• **Required work**
Identify all lines in the listing that include the word "with", and copy them out.

• **Working data**
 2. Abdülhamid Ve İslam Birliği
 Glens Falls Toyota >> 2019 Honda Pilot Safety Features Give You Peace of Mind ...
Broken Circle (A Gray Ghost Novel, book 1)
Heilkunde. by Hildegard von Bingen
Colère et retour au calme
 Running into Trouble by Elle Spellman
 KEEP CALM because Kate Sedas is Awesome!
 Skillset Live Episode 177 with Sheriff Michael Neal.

* * *

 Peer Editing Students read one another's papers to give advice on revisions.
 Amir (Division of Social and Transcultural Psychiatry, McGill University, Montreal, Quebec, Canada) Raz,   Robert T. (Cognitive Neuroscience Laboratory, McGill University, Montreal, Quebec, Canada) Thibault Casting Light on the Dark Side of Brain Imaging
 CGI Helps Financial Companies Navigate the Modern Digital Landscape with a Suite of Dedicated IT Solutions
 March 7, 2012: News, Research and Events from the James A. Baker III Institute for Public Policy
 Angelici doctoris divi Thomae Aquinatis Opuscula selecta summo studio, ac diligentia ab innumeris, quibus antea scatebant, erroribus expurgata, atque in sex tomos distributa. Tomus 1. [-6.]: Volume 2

• **Output below**
 Skillset Live Episode 177 with Sheriff Michael Neal.
 CGI Helps Financial Companies Navigate the Modern Digital Landscape with a Suite of Dedicated IT Solutions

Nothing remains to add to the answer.